Teenagers in Doncaster are being encouraged to list 101 ways to show love without having sex on their prom night.
In a refreshing change from the ‘take a fist-full of condoms’ approach, NHS Doncaster has launched an “It’s Your Prom Night – Get it Right” campaign.
The campaign aims to encourage youngsters, aged between 15 and 17, to discuss ways of expressing their love, and suggestions put forward by pupils have included going for romantic walks on the beach, writing a poem and sending flowers.
The campaign is an attempt to reduce the number of teenage pregnancies in the borough, and posters advertising the scheme have been displayed in schools and youth centres.

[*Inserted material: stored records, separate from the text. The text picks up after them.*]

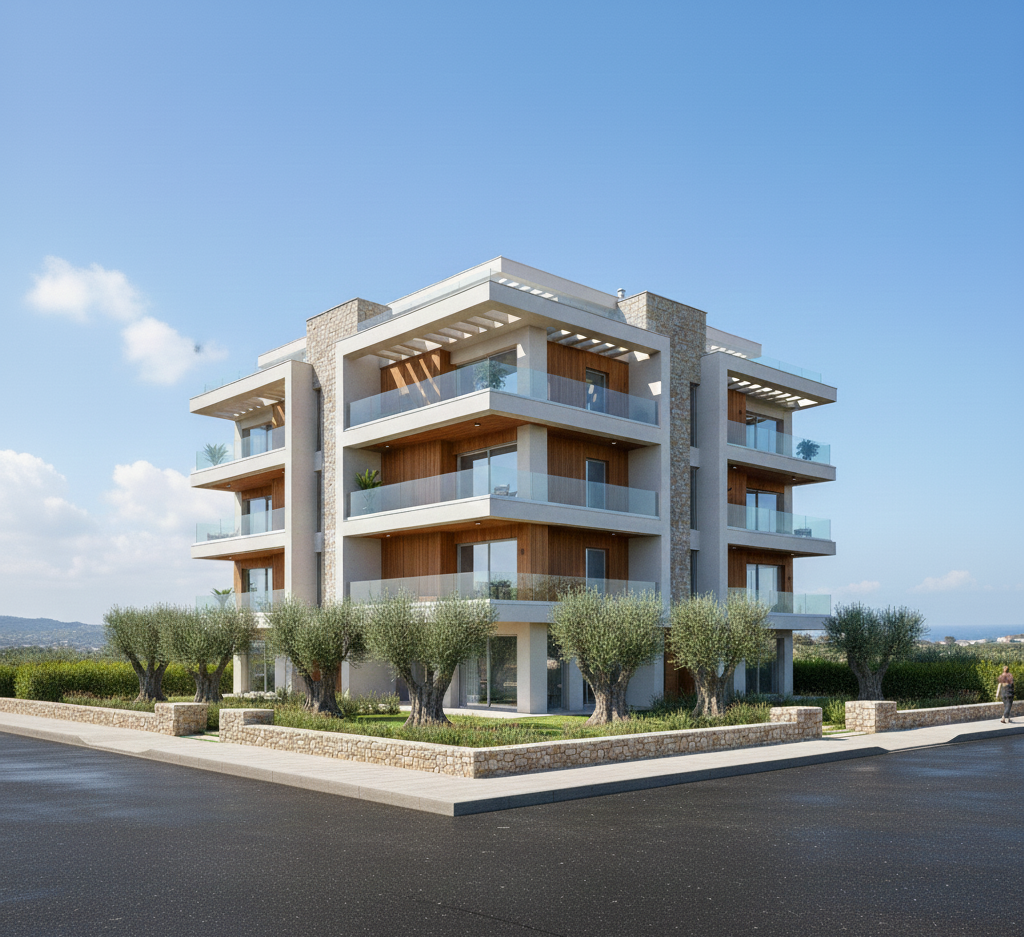 <strong>الاحترام</strong>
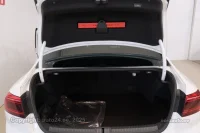 Volkswagen Passat Executive Facelift 1.5 110kW thumbnail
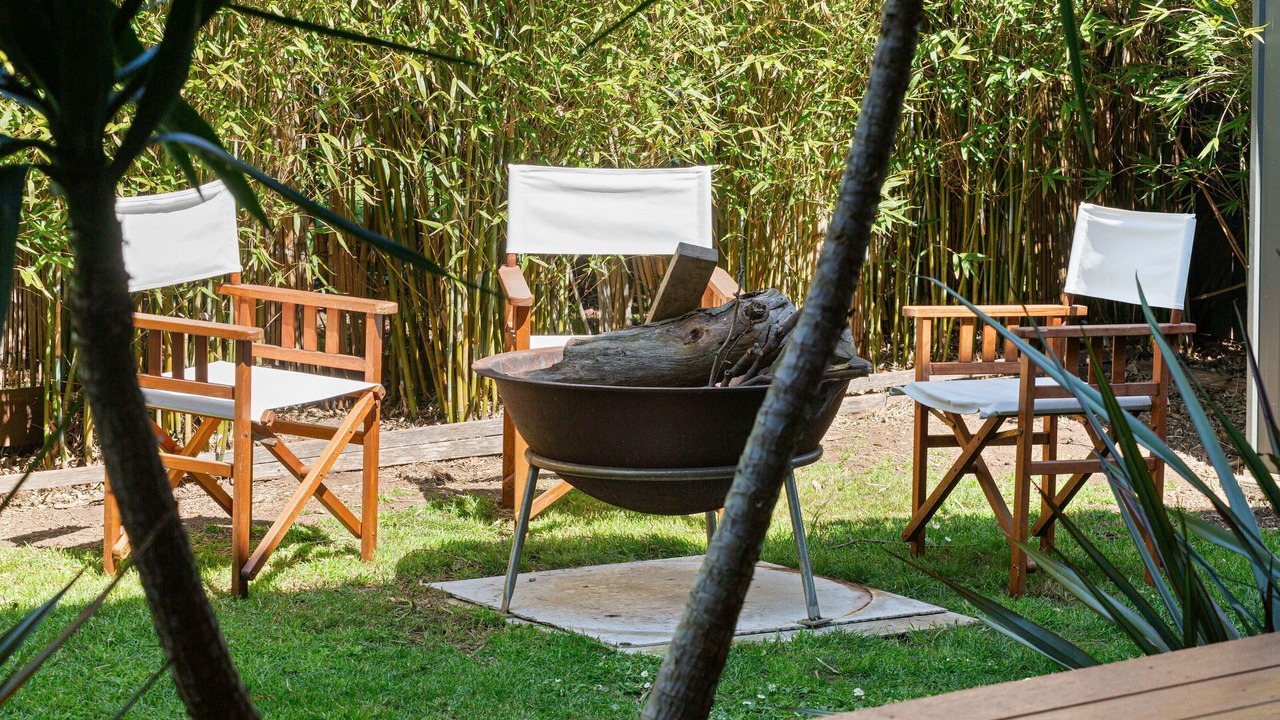 Photo of Outdoor in Balnarring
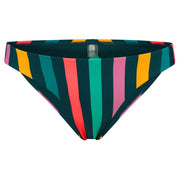 Shiwi Ladies low brief Sunkissed - multi colour - 42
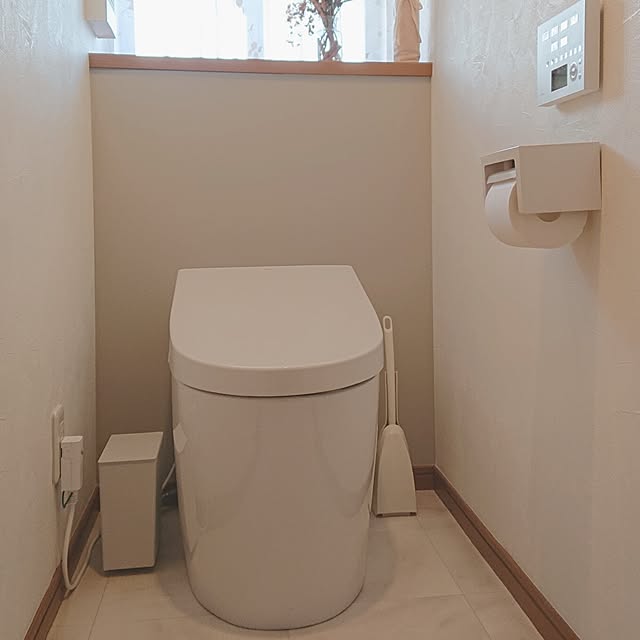 Mi-koさんの実例写真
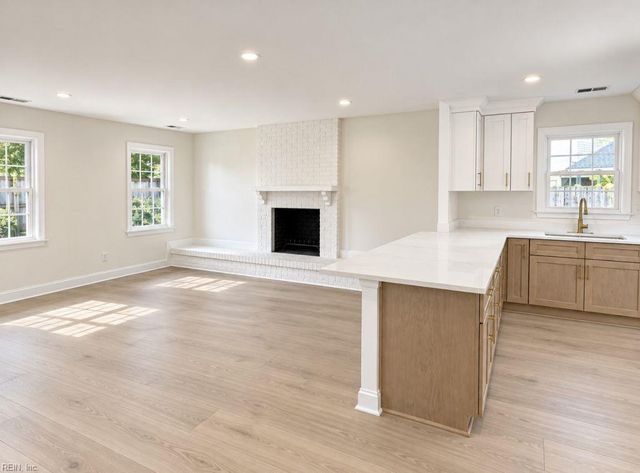 2217 Covered Bridge WAY, Virginia Beach, VA 23454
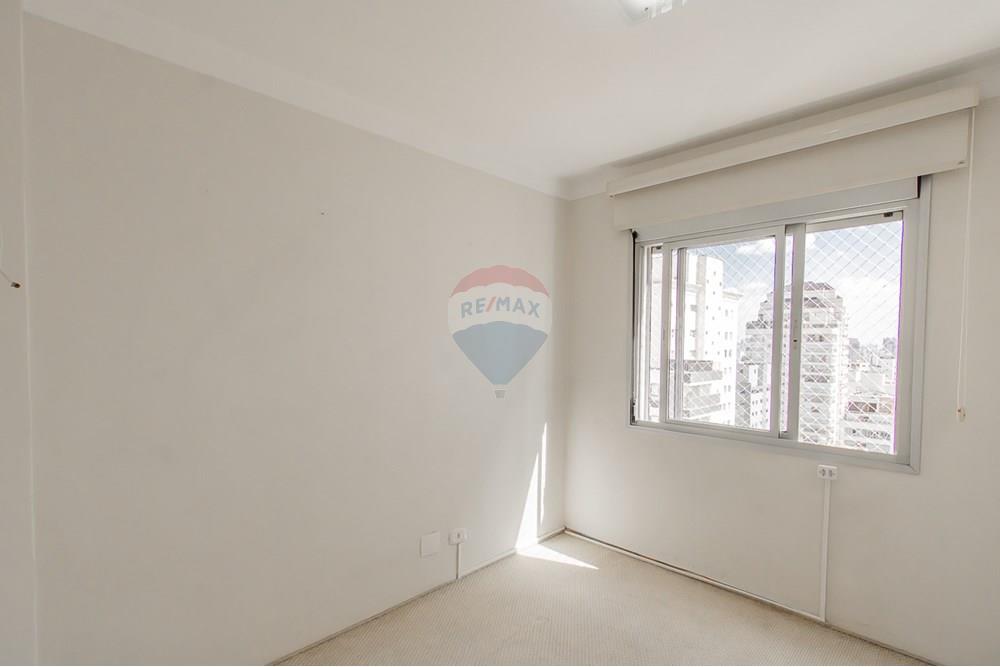 Apartamento - Venda - São Paulo , São Paulo - 21.jpg - 601421022-12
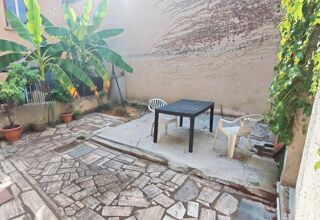  Maison à vendre 7 pièces 126 m²
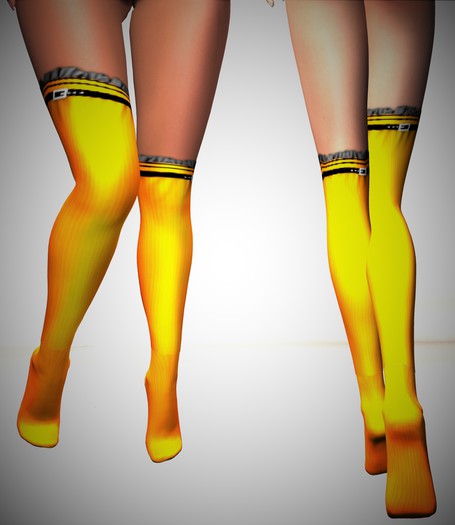 .::LiX::.Amelia Panties Set C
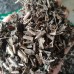 Mao She Xianɡ, Herb of Sticky Adenosma, Adenosma glutinosum (L.) Druce[Gerardia glutinosa L.], 凹裂毛麝香, Weight - 500g, Free Shipping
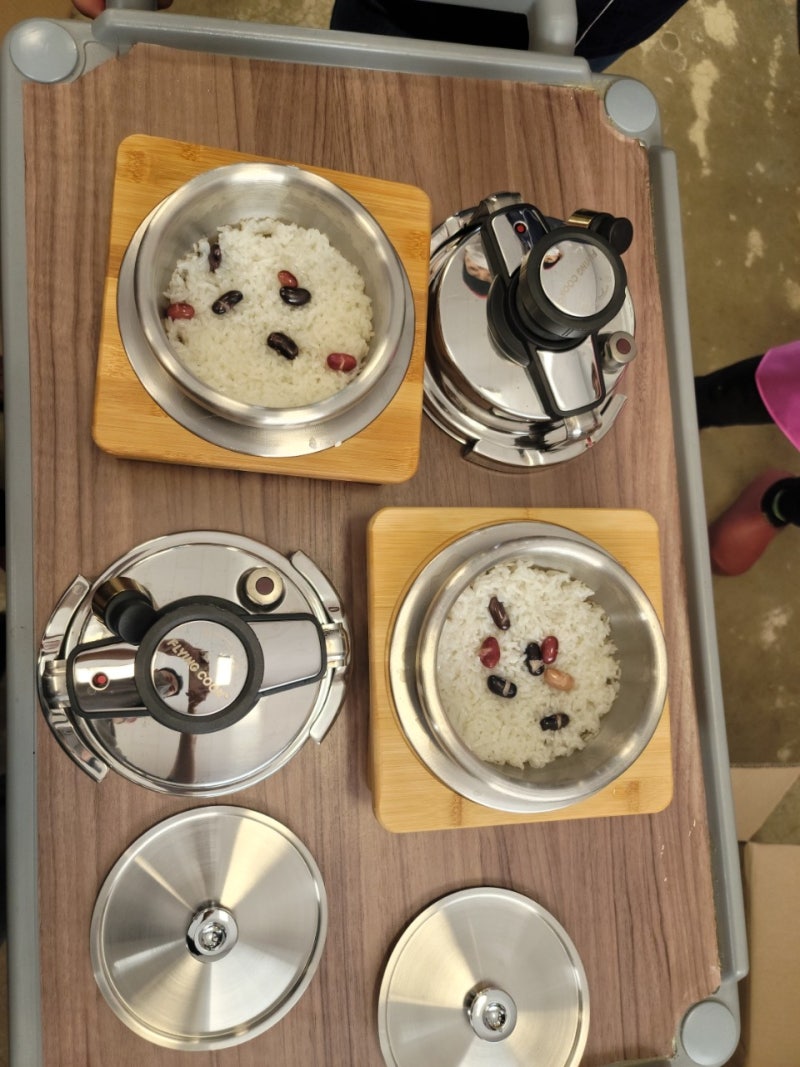 클린 GMT 3186 무브 배트걸 팝니다. | 중고나라 - 안심되는 중고거래, image size:800x1067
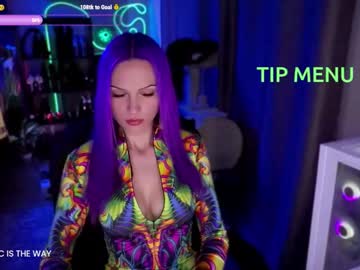 Recommended: _mistress__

Bronwynn Slater, young people’s public health improvement coordinator at Doncaster Primary Care Trust, said: “Prom night can be a very special and emotional occasion for teenagers and they often want to share these moments with their boyfriend or girlfriend.
“But there are lots of different ways that they can show their feelings for each other without having sex.
“Research tells us that many young people regret and don’t enjoy early sex. This delaying approach offers ways of helping them meet emotional needs through means other than sex – for example through supportive friendships, until they feel genuinely ready.
“Delay aims to give them the awareness, skills and self-esteem to make positive choices for themselves.”
The campaign is a marked departure from the approach often adopted by health authorities.
Last week it was revealed that health chiefs in Southampton had created a children’s character, Charlie Condom, to promote condoms to 13-year-olds.
But critics warned that the scheme would simply normalise underage sex.
Ron Clooney, from the teachers union NASUWT, criticised the plans, saying: “This method, where underage impressionable teenagers can get condoms so openly, condones the idea of underage sex.
“Having a giant condom launching this is ridiculous. This needs to be treated as a serious subject. No amount of silly characters with condoms on their heads are going to cure the issue.”
And last month it was revealed that children as young as eight have been offered free condoms by youth workers near a park play area, prompting fury from a local mother.
The condoms were distributed by workers from Cornerhouse, a Hull-based sexual health charity, which is largely funded by public money.
But local mum Samantha Fuller was left fuming when she discovered that her 13-year-old daughter had been given condoms, and that her 8-year-old nephew was also offered them.